Canal: Como os conflitos e guerras globais têm influenciado o preço do açúcar brasileiro no mercado internacional? Existe algum impacto significativo?
Plínio: Conflitos e guerras, como o da Ucrânia-Rússia e o de Israel-Hamas, não têm impactado o comércio e o preço do açúcar no mercado internacional. O fato mais relevante é que o balanço mundial nos anos comerciais 23/24 e 24/25 (outubro/setembro) indica uma condição bastante equilibrada. Estamos prevendo um pequeno déficit de 1,1 milhão de toneladas de açúcar bruto equivalente para 23/24 e um ligeiro superávit de 0,5 milhão de toneladas para 24/25. O fluxo de comércio tem mostrado um ligeiro superávit no caso do 01bruto e um ligeiro déficit no caso do açúcar branco.
Canal: Existe alguma previsão para a abertura de novos mercados para o etanol? A parceria com carros híbridos é considerada uma possibilidade viável?
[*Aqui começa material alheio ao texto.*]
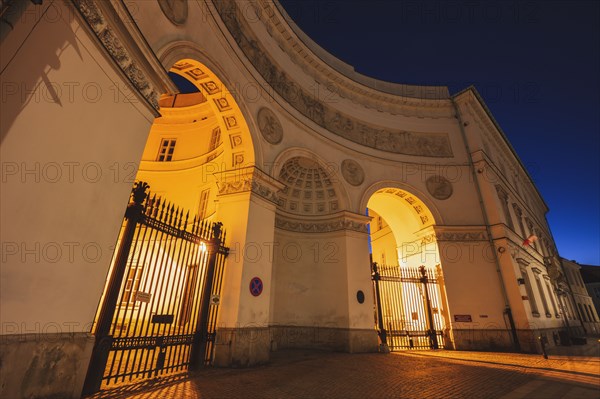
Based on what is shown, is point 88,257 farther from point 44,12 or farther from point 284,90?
point 284,90

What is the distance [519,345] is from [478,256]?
384 cm

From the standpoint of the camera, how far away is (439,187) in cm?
1479

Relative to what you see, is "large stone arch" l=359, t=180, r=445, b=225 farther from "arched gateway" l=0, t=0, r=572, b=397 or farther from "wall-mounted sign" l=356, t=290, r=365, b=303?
"wall-mounted sign" l=356, t=290, r=365, b=303

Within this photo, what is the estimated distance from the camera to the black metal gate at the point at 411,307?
12.7m

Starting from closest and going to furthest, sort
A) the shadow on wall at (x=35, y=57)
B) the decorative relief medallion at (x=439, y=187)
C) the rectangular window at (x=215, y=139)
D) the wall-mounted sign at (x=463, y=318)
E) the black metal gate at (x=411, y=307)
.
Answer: the shadow on wall at (x=35, y=57), the wall-mounted sign at (x=463, y=318), the black metal gate at (x=411, y=307), the rectangular window at (x=215, y=139), the decorative relief medallion at (x=439, y=187)

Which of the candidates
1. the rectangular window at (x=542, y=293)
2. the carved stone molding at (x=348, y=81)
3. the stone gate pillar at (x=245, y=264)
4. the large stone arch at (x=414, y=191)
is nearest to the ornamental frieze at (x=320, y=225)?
the large stone arch at (x=414, y=191)

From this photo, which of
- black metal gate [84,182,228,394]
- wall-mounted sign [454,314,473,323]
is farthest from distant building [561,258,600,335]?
black metal gate [84,182,228,394]

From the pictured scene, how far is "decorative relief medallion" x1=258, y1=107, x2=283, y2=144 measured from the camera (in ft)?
32.2

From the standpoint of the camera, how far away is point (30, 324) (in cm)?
336

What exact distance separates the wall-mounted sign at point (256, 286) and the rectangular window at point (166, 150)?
1058 centimetres

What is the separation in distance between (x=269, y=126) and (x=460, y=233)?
10693 mm

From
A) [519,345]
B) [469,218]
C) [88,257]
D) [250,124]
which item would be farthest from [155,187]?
[519,345]

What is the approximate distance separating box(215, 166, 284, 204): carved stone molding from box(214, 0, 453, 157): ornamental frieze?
4071 mm

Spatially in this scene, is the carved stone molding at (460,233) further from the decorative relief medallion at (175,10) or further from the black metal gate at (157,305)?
the decorative relief medallion at (175,10)
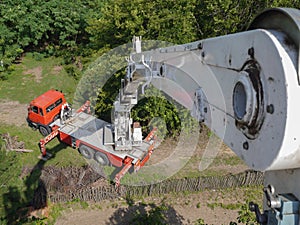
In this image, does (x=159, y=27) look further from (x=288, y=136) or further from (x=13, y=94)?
(x=288, y=136)

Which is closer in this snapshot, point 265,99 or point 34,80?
point 265,99

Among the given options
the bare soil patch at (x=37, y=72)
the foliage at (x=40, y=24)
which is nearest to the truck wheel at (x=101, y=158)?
the bare soil patch at (x=37, y=72)

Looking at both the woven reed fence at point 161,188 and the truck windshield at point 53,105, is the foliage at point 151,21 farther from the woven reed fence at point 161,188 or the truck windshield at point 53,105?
the woven reed fence at point 161,188

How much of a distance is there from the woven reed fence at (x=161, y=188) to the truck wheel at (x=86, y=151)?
4.82 ft

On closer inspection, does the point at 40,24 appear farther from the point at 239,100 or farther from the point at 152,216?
the point at 239,100

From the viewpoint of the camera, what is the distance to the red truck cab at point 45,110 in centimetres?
1298

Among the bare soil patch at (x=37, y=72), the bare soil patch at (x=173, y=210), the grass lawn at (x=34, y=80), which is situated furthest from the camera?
the bare soil patch at (x=37, y=72)

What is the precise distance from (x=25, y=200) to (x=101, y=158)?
2.86 meters

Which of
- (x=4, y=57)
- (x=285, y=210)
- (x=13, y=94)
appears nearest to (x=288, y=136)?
(x=285, y=210)

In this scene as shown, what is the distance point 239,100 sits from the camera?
239cm

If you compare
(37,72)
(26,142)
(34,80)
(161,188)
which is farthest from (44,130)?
(37,72)

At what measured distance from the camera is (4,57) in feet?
60.3

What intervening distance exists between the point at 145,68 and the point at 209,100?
353 cm

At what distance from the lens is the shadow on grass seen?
9.76m
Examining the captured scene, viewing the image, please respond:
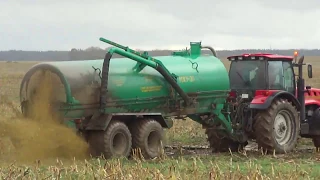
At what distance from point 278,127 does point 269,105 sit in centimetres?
70

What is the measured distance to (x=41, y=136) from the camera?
11.8 meters

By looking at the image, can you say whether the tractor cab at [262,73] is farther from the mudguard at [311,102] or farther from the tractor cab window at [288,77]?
the mudguard at [311,102]

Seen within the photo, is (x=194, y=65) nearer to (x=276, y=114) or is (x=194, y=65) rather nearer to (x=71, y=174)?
(x=276, y=114)

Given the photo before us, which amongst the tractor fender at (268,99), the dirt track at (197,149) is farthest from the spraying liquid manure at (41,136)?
the tractor fender at (268,99)

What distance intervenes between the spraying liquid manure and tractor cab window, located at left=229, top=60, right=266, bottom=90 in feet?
13.8

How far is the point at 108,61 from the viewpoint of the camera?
40.8 ft

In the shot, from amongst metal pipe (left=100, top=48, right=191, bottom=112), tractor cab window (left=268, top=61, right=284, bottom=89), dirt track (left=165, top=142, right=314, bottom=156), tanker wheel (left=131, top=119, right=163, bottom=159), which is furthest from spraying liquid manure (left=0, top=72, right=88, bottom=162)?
tractor cab window (left=268, top=61, right=284, bottom=89)

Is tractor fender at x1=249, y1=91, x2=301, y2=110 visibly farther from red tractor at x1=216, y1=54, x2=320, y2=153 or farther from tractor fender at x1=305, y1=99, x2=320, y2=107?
tractor fender at x1=305, y1=99, x2=320, y2=107

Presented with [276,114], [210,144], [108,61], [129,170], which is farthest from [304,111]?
[129,170]

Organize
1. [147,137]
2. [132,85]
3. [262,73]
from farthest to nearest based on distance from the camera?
[262,73] < [132,85] < [147,137]

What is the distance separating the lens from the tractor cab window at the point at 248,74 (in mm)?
14414

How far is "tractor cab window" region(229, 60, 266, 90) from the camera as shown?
1441cm

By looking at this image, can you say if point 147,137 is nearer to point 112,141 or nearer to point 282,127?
point 112,141

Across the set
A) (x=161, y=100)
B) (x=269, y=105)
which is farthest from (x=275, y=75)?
(x=161, y=100)
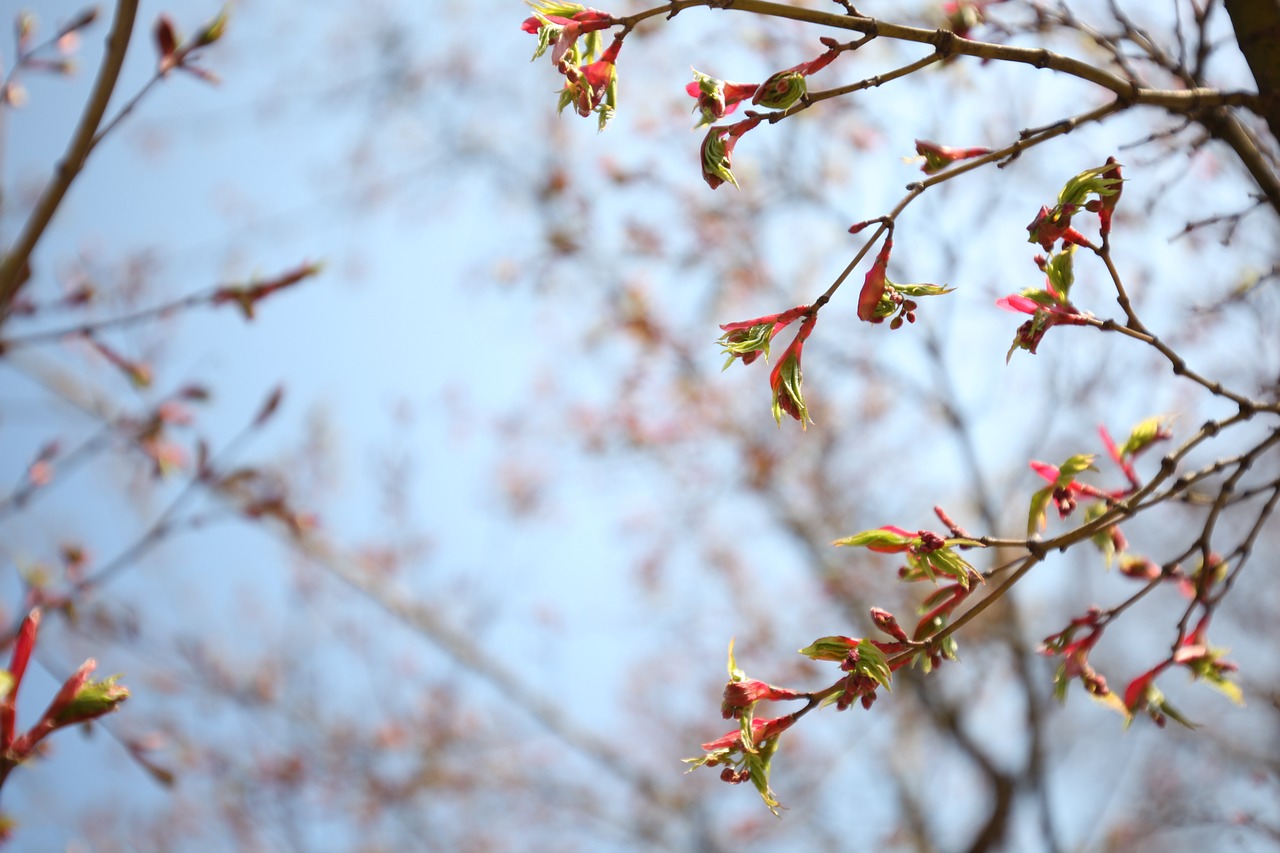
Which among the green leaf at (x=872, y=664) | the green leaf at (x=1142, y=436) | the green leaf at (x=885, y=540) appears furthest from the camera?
the green leaf at (x=1142, y=436)

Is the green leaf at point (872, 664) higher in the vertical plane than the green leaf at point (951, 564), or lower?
lower

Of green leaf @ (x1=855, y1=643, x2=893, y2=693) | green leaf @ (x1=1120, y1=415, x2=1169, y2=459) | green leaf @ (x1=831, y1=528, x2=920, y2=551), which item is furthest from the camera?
green leaf @ (x1=1120, y1=415, x2=1169, y2=459)

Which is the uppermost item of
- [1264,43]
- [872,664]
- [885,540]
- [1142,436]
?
[1264,43]

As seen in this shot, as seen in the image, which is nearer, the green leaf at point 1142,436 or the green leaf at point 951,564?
the green leaf at point 951,564

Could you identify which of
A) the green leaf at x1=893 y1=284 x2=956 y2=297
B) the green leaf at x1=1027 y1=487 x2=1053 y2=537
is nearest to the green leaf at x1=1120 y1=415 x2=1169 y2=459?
the green leaf at x1=1027 y1=487 x2=1053 y2=537

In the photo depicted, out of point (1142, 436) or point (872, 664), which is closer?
point (872, 664)

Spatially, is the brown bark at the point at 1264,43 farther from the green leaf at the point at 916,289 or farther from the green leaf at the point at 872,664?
the green leaf at the point at 872,664

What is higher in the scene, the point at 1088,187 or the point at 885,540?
the point at 1088,187

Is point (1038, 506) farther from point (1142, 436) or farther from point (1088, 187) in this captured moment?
point (1088, 187)

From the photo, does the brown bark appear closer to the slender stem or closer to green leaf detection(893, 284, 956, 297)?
green leaf detection(893, 284, 956, 297)

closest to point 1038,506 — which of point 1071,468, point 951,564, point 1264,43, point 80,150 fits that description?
point 1071,468

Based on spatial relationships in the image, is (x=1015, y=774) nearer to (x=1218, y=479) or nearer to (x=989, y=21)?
(x=1218, y=479)

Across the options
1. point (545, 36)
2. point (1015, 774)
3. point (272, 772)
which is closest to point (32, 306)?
point (545, 36)

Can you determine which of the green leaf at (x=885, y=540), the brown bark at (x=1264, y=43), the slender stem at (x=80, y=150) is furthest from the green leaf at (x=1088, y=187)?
the slender stem at (x=80, y=150)
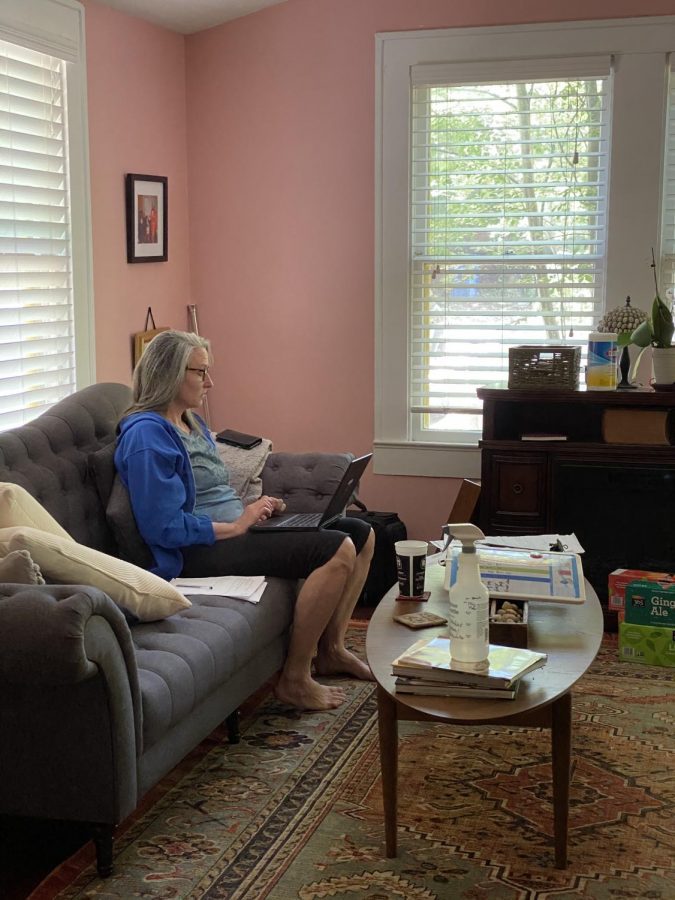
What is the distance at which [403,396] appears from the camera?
507 centimetres

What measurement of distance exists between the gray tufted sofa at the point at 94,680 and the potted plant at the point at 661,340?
199 cm

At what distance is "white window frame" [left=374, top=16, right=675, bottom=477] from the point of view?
15.1 ft

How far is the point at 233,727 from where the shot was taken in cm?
329

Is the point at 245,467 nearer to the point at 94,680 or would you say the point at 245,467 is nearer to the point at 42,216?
the point at 42,216

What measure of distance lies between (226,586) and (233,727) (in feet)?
1.39

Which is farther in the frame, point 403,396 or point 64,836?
point 403,396

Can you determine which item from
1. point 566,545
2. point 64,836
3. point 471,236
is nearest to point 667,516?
point 566,545

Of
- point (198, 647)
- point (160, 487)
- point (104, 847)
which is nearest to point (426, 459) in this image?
point (160, 487)

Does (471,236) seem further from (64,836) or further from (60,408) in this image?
(64,836)

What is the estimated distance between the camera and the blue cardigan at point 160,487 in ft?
11.0

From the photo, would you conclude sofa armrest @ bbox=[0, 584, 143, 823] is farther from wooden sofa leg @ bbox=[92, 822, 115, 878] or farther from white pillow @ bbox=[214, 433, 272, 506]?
white pillow @ bbox=[214, 433, 272, 506]

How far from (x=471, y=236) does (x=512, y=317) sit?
408mm

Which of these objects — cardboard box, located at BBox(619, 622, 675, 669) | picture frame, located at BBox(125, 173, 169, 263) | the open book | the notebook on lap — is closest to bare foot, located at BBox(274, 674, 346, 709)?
the notebook on lap

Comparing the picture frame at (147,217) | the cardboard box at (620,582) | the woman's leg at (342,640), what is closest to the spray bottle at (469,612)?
the woman's leg at (342,640)
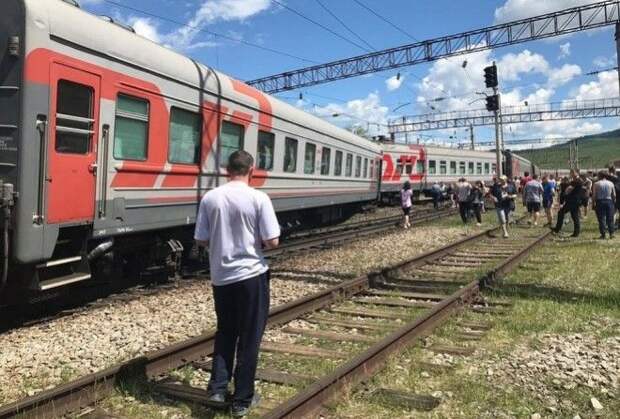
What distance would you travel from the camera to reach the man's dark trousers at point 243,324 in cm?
434

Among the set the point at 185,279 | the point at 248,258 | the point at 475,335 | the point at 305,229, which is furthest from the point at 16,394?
the point at 305,229

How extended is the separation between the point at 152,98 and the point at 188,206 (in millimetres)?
1819

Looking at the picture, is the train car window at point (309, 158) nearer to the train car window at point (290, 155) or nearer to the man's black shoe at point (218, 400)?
the train car window at point (290, 155)

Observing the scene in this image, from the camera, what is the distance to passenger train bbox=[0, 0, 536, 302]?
641cm

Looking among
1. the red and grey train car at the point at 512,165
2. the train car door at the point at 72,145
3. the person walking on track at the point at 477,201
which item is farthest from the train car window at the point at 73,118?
the red and grey train car at the point at 512,165

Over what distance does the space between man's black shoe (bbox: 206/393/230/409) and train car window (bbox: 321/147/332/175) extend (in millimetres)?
12598

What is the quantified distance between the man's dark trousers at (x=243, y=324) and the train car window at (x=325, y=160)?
41.0 ft

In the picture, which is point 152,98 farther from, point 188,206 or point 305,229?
point 305,229

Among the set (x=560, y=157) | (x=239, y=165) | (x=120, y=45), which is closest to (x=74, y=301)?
(x=120, y=45)

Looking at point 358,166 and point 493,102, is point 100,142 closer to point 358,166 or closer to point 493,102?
point 358,166

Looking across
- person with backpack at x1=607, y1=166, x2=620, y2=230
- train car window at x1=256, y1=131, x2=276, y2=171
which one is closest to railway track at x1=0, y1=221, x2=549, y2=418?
train car window at x1=256, y1=131, x2=276, y2=171

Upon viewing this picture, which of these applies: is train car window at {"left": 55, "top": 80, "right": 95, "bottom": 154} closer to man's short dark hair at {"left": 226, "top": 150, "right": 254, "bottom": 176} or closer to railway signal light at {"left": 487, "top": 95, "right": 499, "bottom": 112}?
man's short dark hair at {"left": 226, "top": 150, "right": 254, "bottom": 176}

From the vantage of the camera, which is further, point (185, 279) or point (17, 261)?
point (185, 279)

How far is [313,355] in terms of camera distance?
233 inches
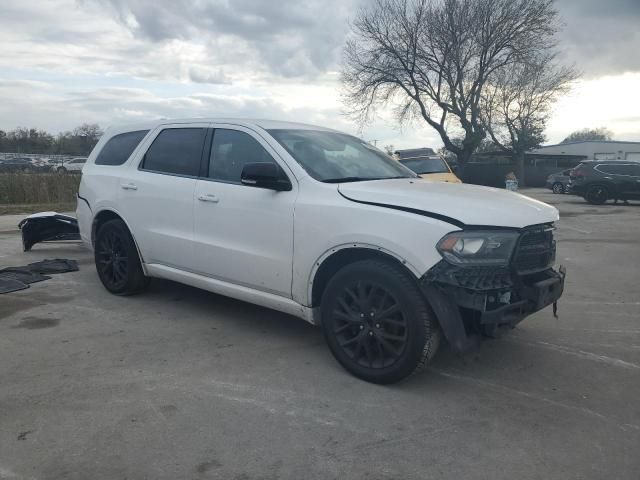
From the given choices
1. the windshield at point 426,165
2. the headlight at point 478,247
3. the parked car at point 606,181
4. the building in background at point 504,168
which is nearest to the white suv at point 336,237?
the headlight at point 478,247

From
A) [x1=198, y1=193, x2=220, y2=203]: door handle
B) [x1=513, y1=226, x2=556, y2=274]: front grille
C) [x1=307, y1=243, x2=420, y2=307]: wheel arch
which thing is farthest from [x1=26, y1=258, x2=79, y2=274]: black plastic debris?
[x1=513, y1=226, x2=556, y2=274]: front grille

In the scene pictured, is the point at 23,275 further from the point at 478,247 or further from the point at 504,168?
the point at 504,168

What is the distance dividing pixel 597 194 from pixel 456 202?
1953cm

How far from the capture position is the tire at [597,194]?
67.2 ft

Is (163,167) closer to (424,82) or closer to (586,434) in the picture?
(586,434)

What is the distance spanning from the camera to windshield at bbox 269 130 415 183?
4.33 meters

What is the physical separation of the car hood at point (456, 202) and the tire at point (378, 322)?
1.43ft

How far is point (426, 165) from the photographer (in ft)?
47.4

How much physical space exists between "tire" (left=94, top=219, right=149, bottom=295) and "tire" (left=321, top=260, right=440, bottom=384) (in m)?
2.54

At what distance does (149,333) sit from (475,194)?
2.92 m

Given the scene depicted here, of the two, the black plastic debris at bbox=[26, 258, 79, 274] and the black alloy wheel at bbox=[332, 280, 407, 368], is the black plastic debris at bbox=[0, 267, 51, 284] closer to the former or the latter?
the black plastic debris at bbox=[26, 258, 79, 274]

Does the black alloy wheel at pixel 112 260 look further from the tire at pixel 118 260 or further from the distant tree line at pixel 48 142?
the distant tree line at pixel 48 142

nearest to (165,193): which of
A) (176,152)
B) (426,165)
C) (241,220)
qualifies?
(176,152)

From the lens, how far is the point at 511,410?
11.4 ft
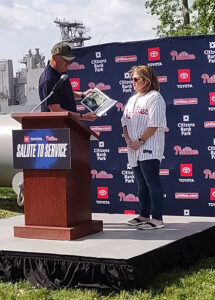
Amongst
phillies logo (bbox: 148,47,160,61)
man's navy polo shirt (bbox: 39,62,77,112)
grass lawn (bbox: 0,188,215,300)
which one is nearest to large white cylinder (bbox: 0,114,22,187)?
phillies logo (bbox: 148,47,160,61)

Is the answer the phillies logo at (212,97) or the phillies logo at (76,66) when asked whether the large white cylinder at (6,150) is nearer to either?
the phillies logo at (76,66)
Plínio: Mais do que abrir novos mercados para a exportação de etanol, os produtores brasileiros têm feito um esforço significativo para ampliar a adoção do etanol como solução para o transporte terrestre, marítimo e aéreo. Esses esforços estão dando resultado, especialmente porque o etanol produzido no Brasil é certificado e tem comprovadamente uma baixa intensidade de carbono. Isso lhe confere uma grande capacidade de promover a descarbonização, seja pelo seu uso direto em veículos e no transporte fluvial e marítimo, seja como insumo para a produção de outros combustíveis, como o SAF (combustível sustentável de aviação) e o plástico verde.
Canal: Qual é o cenário atual para a bioeletricidade no Brasil em 2024?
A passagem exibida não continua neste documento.